→ Le texte choisi:
* * * * * * *
Les engagements financiers de l'État peinent à se concrétiser localement. Les collectivités souffrent d'un déficit de compétences, d'une situation financière dégradée et de dépenses de fonctionnement importantes. Les dispositifs d'aides sont pourtant multiples - contrats de Cahors, contrats de redressement en outre-mer (Corom), plans Cocarde, etc. -, mais insuffisamment suivis. En outre, l'État est parfois amené à se substituer aux collectivités territoriales.
L'accompagnement par l'État est diversifié : Agence nationale de la cohésion des territoires (ANCT), Agence française de développement (AFD), Centre d'études et d'expertise sur les risques, l'environnement, la mobilité et l'aménagement (Cerema)... Mais ces dispositifs sont mal organisés, mal connus, mal coordonnés. Certains projets portés directement par l'État souffrent de moindres retards que les projets pilotés par collectivités territoriales elles-mêmes : il faut aider les collectivités territoriales à acquérir des compétences propres en ingénierie.
Le montant des dépenses fiscales est trois fois plus élevé que celui des dépenses budgétaires, soit 6 milliards d'euros en 2021, dont 700 millions inscrits au programme 123. Considérées comme nécessaires à l'économie ultramarine, les dépenses fiscales sont cependant des outils contestés. À maintes reprises, la Cour des comptes a souligné qu'elles sont difficiles à chiffrer, à cibler et à piloter et qu'elles ne sont pas évaluées. Dans notre rapport de septembre 2020 sur le logement, nous avons ainsi mis en exergue la grande complexité du dispositif, qui fait intervenir des intermédiaires, qui privilégie la rentabilité financière immédiate, qui comporte des effets d'aubaine, etc. La localisation géographique des investissements dépend moins des besoins des collectivités territoriales que des choix des promoteurs. La Cour des comptes est donc défavorable aux dépenses fiscales, en outre-mer comme en métropole.
Le DPT prétend à l'exhaustivité, mais est in fine peu éclairant et peu utile. Il est censé permettre d'évaluer l'atteinte des objectifs de la politique de l'État outre-mer et de rassembler les éléments relatifs aux 94 programmes, à la mission « Outre-mer », aux prélèvements sur les recettes de l'État. Mais il restitue difficilement ces crédits dispersés et ne permet pas de vous éclairer. Il est en outre très complexe à élaborer. Au final, il ne présente pas de véritable dimension stratégique, sa fiabilité est contestable et son utilité, marginale.
C'est pourquoi nous proposons la création d'un nouveau document public de synthèse relatif aux outre-mer pour assurer l'information du Parlement et lui permettre de suivre le déploiement des instruments financiers. Il pourrait être décorrélé de l'année budgétaire. La DGOM semble réticente à une évolution de l'ossature du DPT. Les parlementaires y sont aussi attachés, mais il est trop touffu. J'ai conscience que la réalisation de deux documents distincts constituerait une lourde charge de travail pour la DGOM.
Enfin, notre rapport se conclut par une série de recommandations.
Ce sujet est technique en apparence, mais révélateur des imperfections et des faiblesses de la politique de l'État en faveur des outre-mer. Nous proposons de faire évoluer l'information pour faire mieux apparaître les objectifs et permettre le suivi précis des CCT.
* * * * * * *
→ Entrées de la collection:
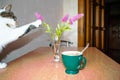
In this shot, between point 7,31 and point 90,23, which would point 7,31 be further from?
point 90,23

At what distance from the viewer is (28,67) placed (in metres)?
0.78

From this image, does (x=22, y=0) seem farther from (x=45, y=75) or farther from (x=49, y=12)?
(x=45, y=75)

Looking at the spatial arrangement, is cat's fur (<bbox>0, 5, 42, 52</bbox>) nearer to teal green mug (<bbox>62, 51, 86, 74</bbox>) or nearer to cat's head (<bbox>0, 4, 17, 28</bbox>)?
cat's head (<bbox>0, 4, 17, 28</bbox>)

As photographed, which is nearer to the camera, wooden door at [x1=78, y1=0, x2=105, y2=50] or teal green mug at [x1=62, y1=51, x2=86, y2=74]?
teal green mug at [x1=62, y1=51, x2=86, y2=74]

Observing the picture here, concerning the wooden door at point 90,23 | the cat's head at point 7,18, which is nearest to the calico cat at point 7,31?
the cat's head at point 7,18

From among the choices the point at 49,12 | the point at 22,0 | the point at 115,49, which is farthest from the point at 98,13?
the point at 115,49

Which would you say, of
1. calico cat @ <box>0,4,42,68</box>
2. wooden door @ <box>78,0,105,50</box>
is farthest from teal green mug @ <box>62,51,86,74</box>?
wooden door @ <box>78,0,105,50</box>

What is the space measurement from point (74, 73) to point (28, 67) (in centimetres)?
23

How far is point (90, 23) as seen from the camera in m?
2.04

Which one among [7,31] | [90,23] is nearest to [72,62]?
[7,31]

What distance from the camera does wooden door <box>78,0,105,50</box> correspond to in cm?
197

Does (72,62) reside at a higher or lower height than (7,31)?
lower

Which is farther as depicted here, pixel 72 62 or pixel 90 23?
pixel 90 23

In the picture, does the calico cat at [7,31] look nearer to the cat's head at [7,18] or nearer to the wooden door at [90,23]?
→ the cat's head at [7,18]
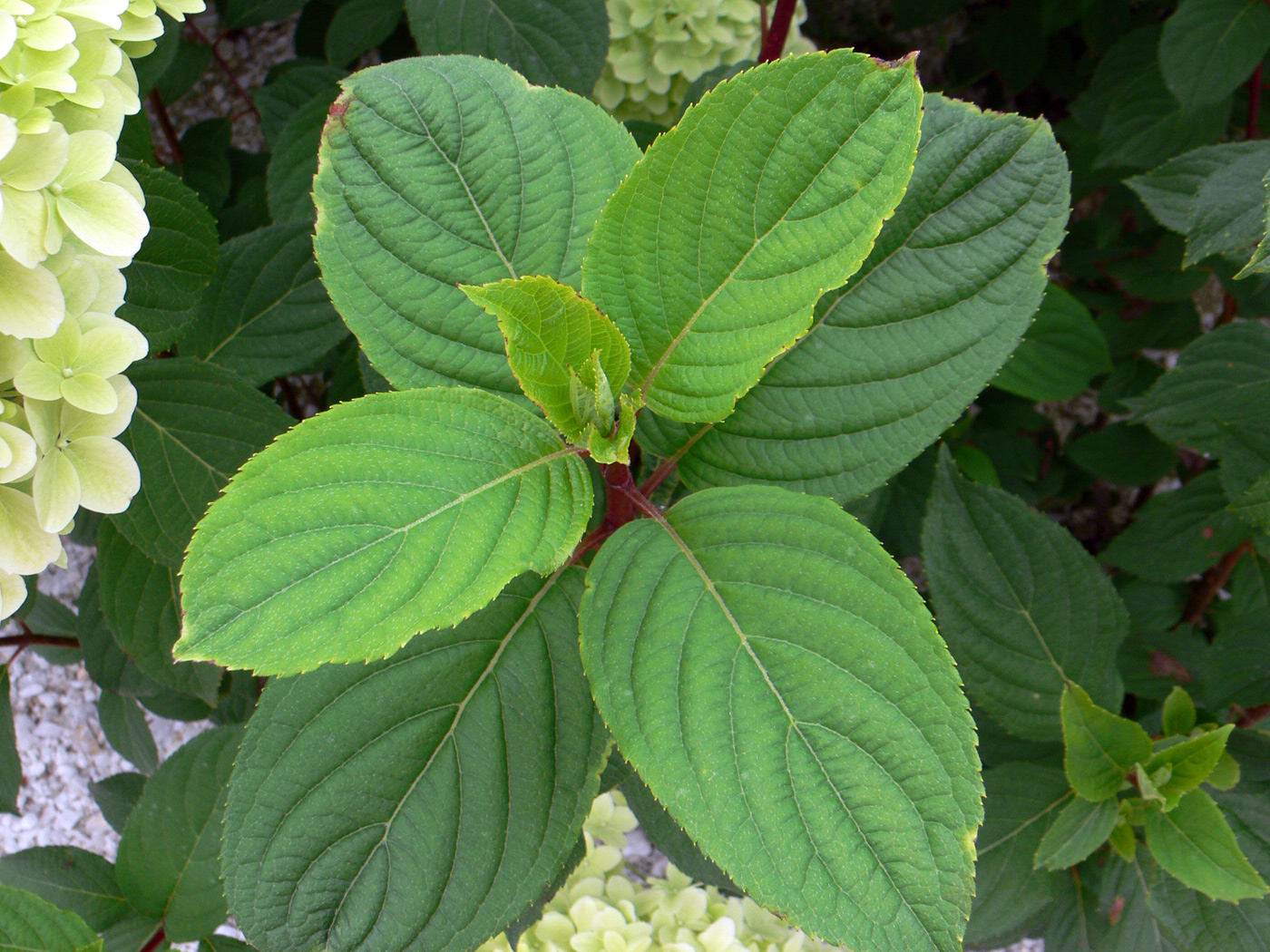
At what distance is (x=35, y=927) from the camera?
* * * * * * *
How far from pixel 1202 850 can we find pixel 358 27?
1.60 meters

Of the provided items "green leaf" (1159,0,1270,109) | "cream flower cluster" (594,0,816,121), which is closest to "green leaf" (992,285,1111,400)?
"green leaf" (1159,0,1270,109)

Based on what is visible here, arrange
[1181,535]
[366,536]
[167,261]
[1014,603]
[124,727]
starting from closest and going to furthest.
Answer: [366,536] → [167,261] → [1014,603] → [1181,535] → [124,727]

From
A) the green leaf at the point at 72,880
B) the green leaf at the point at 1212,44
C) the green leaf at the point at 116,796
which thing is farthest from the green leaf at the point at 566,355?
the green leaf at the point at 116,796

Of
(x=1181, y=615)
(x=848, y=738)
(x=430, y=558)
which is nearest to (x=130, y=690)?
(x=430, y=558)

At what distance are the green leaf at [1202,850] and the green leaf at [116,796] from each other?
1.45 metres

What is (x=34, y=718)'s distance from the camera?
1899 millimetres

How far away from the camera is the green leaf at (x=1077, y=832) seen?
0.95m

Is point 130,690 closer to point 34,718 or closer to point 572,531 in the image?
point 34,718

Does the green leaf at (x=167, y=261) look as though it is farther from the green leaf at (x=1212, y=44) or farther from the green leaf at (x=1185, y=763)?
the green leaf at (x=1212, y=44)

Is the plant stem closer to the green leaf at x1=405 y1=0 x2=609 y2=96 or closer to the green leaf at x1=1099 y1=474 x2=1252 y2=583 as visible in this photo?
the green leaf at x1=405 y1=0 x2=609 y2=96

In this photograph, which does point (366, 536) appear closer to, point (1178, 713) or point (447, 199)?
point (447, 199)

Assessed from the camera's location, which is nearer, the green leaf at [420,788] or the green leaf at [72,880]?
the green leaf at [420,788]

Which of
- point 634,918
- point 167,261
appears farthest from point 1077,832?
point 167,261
* * * * * * *
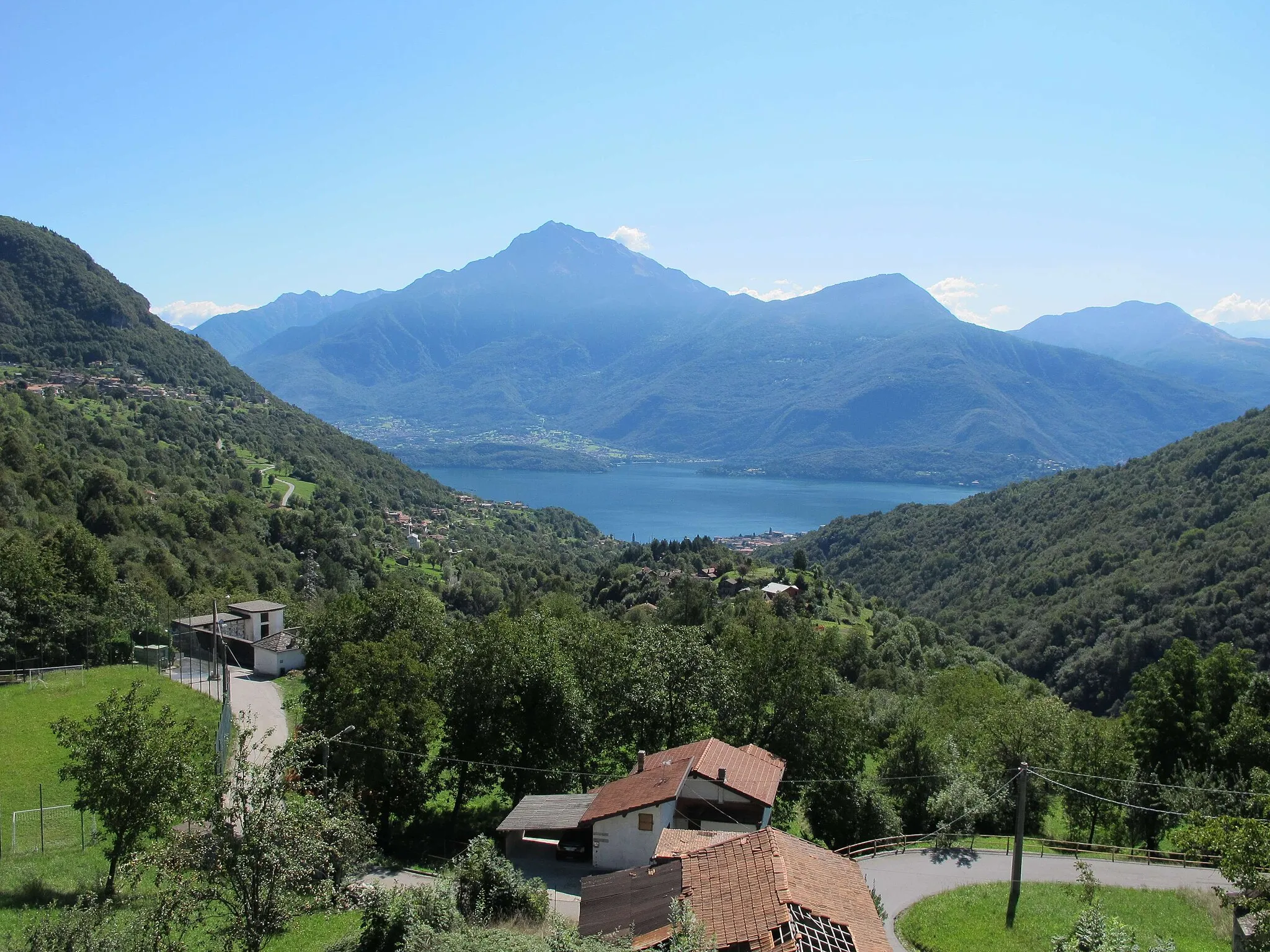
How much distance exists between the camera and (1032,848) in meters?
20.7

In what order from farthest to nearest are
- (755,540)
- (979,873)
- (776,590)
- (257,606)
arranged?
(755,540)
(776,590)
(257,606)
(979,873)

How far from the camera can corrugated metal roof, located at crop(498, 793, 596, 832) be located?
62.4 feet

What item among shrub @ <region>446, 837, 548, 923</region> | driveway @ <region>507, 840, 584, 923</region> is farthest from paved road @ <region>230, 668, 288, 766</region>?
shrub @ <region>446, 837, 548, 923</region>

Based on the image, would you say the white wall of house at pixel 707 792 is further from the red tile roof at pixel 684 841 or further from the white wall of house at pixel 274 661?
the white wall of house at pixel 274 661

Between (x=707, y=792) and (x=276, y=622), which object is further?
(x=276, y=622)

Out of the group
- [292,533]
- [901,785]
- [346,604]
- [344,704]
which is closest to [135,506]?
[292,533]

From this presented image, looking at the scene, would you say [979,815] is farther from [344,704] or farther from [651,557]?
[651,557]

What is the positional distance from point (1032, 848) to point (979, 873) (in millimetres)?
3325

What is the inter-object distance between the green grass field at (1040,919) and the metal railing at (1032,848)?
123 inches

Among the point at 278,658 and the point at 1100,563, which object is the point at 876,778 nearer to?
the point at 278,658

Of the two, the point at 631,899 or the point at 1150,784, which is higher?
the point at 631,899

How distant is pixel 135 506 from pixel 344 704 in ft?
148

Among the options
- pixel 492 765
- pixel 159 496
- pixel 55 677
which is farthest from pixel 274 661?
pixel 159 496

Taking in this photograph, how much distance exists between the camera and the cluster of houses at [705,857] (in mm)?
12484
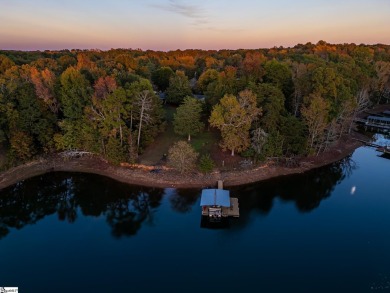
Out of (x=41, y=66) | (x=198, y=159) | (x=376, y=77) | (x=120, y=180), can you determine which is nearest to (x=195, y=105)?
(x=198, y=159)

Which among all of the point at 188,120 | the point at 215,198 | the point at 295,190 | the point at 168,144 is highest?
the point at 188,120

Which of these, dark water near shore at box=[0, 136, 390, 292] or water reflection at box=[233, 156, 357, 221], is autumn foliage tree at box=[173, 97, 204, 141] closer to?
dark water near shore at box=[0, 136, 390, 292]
* * * * * * *
→ Ce qu'il faut faire: D'après le texte choisi, quels trois défauts ont les dispositifs d'accompagnement proposés par l'État ?

→ La réponse: Ils sont mal organisés, mal connus et mal coordonnés.